SELECTED PASSAGE =
_ _ _ _ _ _ _

This is not heating by back radiation, but is commonly also considered a radiation resistance effect.

There is initially a decrease in net radiation heat transfer forcing the temperature to adjust to a new level for a given power transfer level. This is directly analogous to the thermal insulation effect on the ball, where radiation is not even a factor between the ball and insulator, or the opaque gas in the enclosed layer, where there is no radiation transfer, but some energy is transmitted both ways, and net energy (heat transfer) is only outward. The hotter surface of the ball is due to a resistance to direct radiation to space in all of these cases.

Ball with Multiple Shells

If a large number of concentric radiation enclosures were used (still assuming the total exit area is close to the same for simplicity), the ball temperature would get even hotter. In fact, each layer inward would have to radiate a net P outward to transfer the power from the ball to the external final radiator. For N layers, this means that the ball surface would have to radiate:

P’ = (N+1)Po ….(7)

Now from (1), this means the relative ball surface temperature would increase by:

T’/To = (N+1)0.25 ….(8)

Some example are shown to give an idea how the number of layers changes relative absolute temperature:

N       T’/To

——————-
1       1.19
10      1.82
100    3.16

Change in N clearly has a large effect, but the relationship is a semi-log like effect.

Lapse Rate Effect

Planetary atmospheres are much more complex than either a simple conduction insulating layer or radiation insulation layer or multiple layers. This is due to the presence of several mechanisms to transport energy that was absorbed from the Sun, either at the surface or directly in the atmosphere, up through the atmosphere, and also due to the effect called the lapse rate.

The lapse rate results from the convective mixing of the atmosphere combined with the adiabatic cooling due to expansion at decreasing pressure with increasing altitude. The lapse rate depends on the specific heat of the atmospheric gases, gravity, and by any latent heat release, and may be affected by local temperature variations due to radiation from the surface directly to space. The simple theoretical value of that variation in a dry adiabatic atmosphere is about -9.8 C per km altitude on Earth. The effect of water evaporation and partial condensation at altitude, drops the size of this average to about -6.5 C per km, which is the called the environmental lapse rate.

_ _ _ _ _ _ _

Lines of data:

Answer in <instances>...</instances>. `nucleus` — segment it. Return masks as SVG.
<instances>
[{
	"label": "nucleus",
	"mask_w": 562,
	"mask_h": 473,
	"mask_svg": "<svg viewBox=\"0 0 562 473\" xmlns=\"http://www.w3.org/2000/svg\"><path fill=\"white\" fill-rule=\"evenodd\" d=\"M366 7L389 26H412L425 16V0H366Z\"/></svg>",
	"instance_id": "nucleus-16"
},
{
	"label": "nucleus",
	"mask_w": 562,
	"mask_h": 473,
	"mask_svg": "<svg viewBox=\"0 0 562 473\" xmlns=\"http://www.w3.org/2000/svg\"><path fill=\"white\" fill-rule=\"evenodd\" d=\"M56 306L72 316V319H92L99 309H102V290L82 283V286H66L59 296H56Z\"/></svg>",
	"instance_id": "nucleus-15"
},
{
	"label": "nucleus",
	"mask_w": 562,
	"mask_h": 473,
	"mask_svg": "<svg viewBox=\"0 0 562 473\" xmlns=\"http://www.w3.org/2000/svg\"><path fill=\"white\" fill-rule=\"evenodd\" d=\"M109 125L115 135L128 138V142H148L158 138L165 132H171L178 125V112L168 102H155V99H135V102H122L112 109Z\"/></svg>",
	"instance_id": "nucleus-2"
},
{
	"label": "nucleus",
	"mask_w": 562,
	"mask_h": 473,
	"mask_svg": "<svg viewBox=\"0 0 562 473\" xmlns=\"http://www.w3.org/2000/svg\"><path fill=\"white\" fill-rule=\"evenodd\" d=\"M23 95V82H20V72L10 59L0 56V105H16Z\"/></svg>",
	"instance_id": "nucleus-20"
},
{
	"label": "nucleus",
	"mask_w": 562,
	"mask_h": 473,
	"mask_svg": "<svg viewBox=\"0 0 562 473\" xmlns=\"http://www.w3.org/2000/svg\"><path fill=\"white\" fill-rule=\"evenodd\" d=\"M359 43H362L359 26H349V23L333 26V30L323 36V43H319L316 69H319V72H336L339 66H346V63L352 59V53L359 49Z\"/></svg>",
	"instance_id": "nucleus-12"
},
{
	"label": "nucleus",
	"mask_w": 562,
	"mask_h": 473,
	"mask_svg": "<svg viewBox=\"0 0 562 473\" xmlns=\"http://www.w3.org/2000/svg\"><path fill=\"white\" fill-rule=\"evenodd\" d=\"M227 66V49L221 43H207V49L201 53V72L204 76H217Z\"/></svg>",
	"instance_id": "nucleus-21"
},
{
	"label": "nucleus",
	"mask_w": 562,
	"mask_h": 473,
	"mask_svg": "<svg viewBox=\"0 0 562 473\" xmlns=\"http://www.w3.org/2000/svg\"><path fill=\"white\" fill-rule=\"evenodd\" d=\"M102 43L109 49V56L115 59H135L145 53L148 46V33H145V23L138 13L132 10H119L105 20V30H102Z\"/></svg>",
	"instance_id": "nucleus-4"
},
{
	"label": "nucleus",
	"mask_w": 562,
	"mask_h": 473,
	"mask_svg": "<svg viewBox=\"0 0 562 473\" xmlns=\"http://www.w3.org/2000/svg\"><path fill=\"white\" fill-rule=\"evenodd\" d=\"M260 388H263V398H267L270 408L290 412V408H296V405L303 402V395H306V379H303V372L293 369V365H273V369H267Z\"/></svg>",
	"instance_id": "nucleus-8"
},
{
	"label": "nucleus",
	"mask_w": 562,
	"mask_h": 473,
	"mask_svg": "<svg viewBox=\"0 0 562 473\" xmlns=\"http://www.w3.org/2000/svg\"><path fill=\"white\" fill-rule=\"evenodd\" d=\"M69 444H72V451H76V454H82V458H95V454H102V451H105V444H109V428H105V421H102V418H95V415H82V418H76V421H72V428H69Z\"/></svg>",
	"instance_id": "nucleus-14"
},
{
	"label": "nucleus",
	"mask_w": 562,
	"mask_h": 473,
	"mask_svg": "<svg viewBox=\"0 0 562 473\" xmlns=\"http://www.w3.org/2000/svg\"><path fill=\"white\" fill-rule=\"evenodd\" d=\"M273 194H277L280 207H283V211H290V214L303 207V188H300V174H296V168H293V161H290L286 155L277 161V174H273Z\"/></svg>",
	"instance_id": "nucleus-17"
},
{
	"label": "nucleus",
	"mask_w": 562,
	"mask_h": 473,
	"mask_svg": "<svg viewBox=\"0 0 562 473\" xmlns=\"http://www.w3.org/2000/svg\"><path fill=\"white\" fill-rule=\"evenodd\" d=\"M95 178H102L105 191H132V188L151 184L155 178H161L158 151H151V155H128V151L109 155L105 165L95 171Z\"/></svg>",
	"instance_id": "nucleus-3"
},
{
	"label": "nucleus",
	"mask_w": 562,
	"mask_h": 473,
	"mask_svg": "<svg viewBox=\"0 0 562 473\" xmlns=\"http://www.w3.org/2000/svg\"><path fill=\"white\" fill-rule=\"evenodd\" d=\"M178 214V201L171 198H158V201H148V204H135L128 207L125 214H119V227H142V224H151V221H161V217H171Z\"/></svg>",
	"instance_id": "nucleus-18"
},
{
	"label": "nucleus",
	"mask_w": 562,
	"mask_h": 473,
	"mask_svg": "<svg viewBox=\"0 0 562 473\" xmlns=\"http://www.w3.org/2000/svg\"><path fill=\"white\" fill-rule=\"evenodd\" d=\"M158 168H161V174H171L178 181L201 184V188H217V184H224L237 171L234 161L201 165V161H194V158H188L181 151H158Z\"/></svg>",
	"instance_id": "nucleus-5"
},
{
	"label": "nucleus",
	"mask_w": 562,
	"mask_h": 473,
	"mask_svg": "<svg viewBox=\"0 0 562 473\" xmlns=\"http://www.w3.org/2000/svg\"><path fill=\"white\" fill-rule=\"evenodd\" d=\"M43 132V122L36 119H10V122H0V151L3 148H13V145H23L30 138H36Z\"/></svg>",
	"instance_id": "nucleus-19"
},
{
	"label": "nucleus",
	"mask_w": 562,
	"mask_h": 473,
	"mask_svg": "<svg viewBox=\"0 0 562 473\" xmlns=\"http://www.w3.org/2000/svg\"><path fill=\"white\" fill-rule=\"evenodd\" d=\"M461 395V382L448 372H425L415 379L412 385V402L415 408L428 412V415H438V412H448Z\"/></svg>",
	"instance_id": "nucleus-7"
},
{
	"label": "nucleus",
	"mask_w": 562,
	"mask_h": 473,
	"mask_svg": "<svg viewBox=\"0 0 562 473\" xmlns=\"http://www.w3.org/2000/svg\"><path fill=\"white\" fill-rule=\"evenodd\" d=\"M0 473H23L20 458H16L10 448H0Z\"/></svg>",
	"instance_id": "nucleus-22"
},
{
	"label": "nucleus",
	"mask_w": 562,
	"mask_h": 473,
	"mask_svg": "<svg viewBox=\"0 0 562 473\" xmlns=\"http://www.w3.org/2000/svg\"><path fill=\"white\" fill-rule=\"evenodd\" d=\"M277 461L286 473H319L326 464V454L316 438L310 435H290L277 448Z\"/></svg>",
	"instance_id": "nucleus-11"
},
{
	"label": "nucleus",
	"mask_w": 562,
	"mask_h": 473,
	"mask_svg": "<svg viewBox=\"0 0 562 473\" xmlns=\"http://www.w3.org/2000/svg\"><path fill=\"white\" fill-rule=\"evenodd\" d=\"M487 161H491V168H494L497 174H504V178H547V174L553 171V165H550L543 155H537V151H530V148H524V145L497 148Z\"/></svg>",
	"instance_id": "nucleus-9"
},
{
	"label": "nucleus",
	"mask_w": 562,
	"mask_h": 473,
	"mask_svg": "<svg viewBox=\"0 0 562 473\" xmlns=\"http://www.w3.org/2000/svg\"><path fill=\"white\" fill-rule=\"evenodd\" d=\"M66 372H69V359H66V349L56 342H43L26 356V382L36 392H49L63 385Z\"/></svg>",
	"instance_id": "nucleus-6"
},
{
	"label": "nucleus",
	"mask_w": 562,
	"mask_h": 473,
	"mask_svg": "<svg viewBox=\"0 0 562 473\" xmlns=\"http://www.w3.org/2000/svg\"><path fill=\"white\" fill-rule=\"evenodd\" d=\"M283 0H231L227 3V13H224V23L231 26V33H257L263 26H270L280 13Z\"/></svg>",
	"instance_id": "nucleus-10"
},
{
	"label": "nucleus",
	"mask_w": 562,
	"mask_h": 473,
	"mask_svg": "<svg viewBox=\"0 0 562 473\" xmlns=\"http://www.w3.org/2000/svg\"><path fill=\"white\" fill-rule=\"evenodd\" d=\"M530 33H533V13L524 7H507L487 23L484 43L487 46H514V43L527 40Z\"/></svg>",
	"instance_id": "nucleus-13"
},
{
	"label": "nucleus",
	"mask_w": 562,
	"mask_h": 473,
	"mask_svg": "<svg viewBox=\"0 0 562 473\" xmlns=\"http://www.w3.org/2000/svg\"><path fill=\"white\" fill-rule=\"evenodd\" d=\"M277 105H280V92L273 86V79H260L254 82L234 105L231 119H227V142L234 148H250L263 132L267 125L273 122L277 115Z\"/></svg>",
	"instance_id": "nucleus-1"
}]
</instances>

_ _ _ _ _ _ _

SET TASK 1 =
Translate this sentence from the passage on radiation shells and lapse rate into Spanish: "Planetary atmospheres are much more complex than either a simple conduction insulating layer or radiation insulation layer or multiple layers."
SET TASK 2 =
Extend the passage on radiation shells and lapse rate, picking up right after its final sentence.

EXERCISE RESULT 1 =
Las atmósferas planetarias son mucho más complejas que una simple capa aislante por conducción, una capa aislante por radiación o múltiples capas.

EXERCISE RESULT 2 =
The absorbed solar energy is carried up in the atmosphere by a combination of evapotransporation followed by condensation, thermal convection and radiation (including direct radiation to space, and absorbed and emitted atmospheric radiation). Eventually the conducted, convected, and radiated energy reaches high enough in the atmosphere where it radiates directly to space. This does require absorbing and radiating gases and/or clouds. The sum of all the energy radiated to space from the different altitudes has to equal the absorbed solar energy for the equilibrium case.

The key point is that the outgoing radiation average location is raised significantly above the surface. A single average altitude for outgoing radiation generally is used to replace the outgoing radiation altitude range. The temperature of the atmosphere at this average altitude then is calculated by matching the outgoing radiation to the absorbed solar radiation. The environmental lapse rate, combined with the temperature at the average altitude required to balance incoming and outgoing energy, allows the surface temperature to be then calculated.

The equation for the effect is:

T’ = To -ΓH ….(9)

Where To is the average surface temperature for the non-absorbing atmospheric gases case, with all radiation to space directly from the surface, Γ is the lapse rate (negative as shown), and H is the effective average altitude of outgoing radiation to space. The combined methods that transport energy up so that it radiated to space, are variations of energy transport resistance compared to direct radiation from the surface. In the end, the only factors that raise ground temperature to be higher than the case with no greenhouse gas is the increase in average altitude of outgoing radiation and the lapse rate. That is all there is to the so-called greenhouse effect. If the lapse rate or albedo is changed by addition of specific gases, this is a separate effect, and is not included here.

The case of Venus is a clear example of this effect. The average altitude where radiation to space occurs is about 50 km. The average lapse rate on Venus is about 9 C per km. The surface temperature increase over the case with the same albedo and absorbed insolation but no absorbing or cloud blocking gases, would be about 450 C, so the lapse rate fully explains the increase in temperature.

It is not directly due to the pressure or density alone of the atmosphere, but the resulting increase in altitude of outgoing radiation to space. Changing CO2 concentration (or other absorbing gases) might change the outgoing altitude, but that altitude change would be the only cause of a change in surface temperature, with the lapse rate times the new altitude as the increase in temperature over the case with no absorbing gases.

One point to note is that the net energy transfer (from combined radiation and other transport means) from the surface or from a location in the atmosphere where solar energy was absorbed is always exactly the same whatever the local temperature. For example, the hot surface of Venus radiated up (a very short distance) over 16 kWm-2. However, the total energy transfer up is just the order of absorbed solar energy, or about 17 Wm-2, and some of the energy carried up is by conduction and convection. Thus the net radiation heat transfer is <17 Wm-2, and thus back radiation has to be almost exactly the same as radiation up. The back radiation is not heating the surface; the thermal heat transfer resistance from all causes, including that resulting from back radiation reducing net radiation, results in the excess heating.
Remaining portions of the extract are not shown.